Anyway, I finally swallowed my cynicism and on Thursday morning went along to "Migrating Business to the Cloud", an event by Microsoft hosted at Bafta (small venue where the UK deals out its equivalent (?) of the Oscars). The master of ceremonies was Mark Taylor of Microsoft, who gave a general introduction to what Microsoft are doing in the "cloud", and of particular note he described the four types of computing scenarios where cloud computing can optimally be applied:

  • Predictable Bursting - where computing needs come and go in predictable waves of usage/demand
  • Growing Fast - where computing needs are rising exponentially like in a successful internet start-up
  • Unpredictable Bursting - where computing demand comes in unpredictable bursts, such as that associated with say usage of a backup computer centre in disaster recovery
  • On and Off - where you might run a process once a month or at an interval you decide

The above definitions seem ok to me but there is (probably understandably) some overlap in usage cases.

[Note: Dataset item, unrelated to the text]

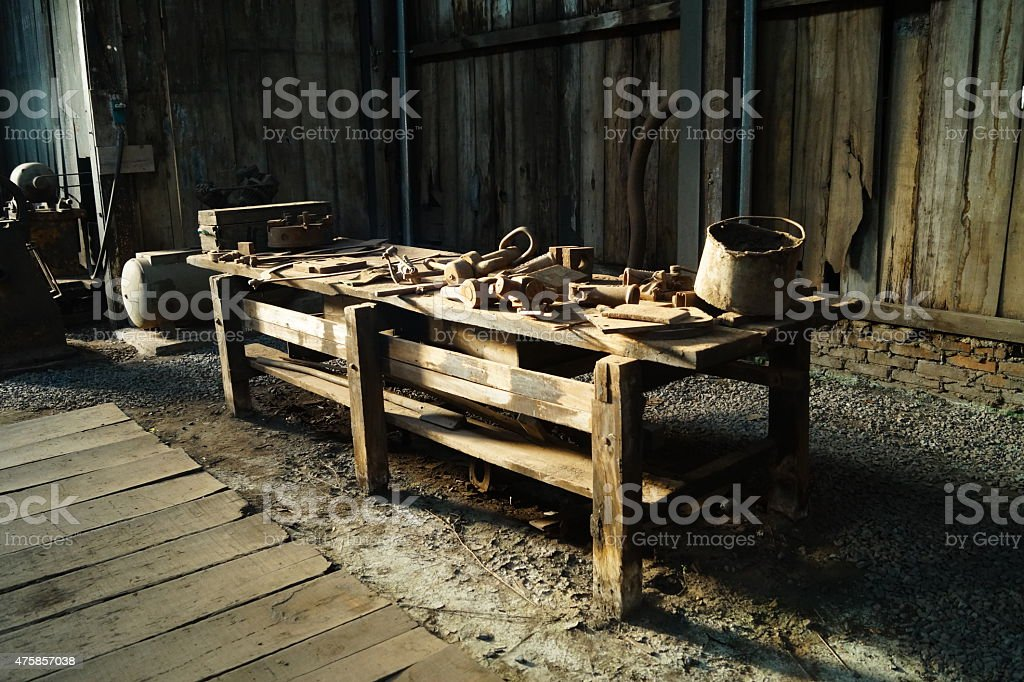 Workbench old train station stock photo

The "Growing Fast" case for start-ups is interesting and more of that later.

Mark handed over to David Chappell who gave his perspective on cloud platforms as they are today in the market. David was a very entertaining and knowledgeable speaker, despite wearing a dodgy suit (what happened to those trousers?!) and having a peculiar wide foot stance when speaking. Anyway I digress, on to what he said. David started by saying what the "Cloud" is comprised of:

  • Cloud Applications - basically this is Software as a Service (SaaS) and some current examples of this would be Salesforce.com CRM, Microsoft Exchange Online and Google Apps.
  • Cloud Platforms - a platform for developing cloud applications, with the following characteristics that it:
    • is aimed at developers for creating and running cloud applications, not end consumers
    • provides self-service access to computing resources
    • allows very granular, on-demand allocation of computing resources
    • charges for the consumption of computing resources in a very granular manner

David then explained that due to its ambiguity he disliked the usage of the term "Private Cloud" in the ongoing debate about publicly available cloud services (such as those provided my Amazon, Microsoft and Google) vs. private clouds deployed within private institutions. David said the main difference was that private clouds do not have the economics of public clouds (i.e. pay for what you use only when you need it). That point seemed straightforward, however I would have thought that with a large global organisation with many different departmental computing demands the economics of a private cloud would be similar to a public one.

David then went on to explain that there are two kinds of Cloud Platform:

  • Infrastructure as a Service (IaaS) - this is a cloud platform the provides a developer with a virtual machine (VM) that has (almost) full access within it; put another way the development environment gives the developer total control but with that control comes responsibility.
  • Platform as a Service (PaaS) - this is a cloud platform that runs an application that a developer has created; it is easy to use but has limited control for the developer.

David put forward that there has been only 5 major software technology platforms over the past 50 years:

  • Mainframe
  • Mini-Computer
  • PC
  • PC-based Server
  • Mobile

He perceives that the Cloud is the 6th major software technology platform, and as such he is extremely enthusiastic about the opportunity and benefits that this presents to the whole of the software industry and its consumers.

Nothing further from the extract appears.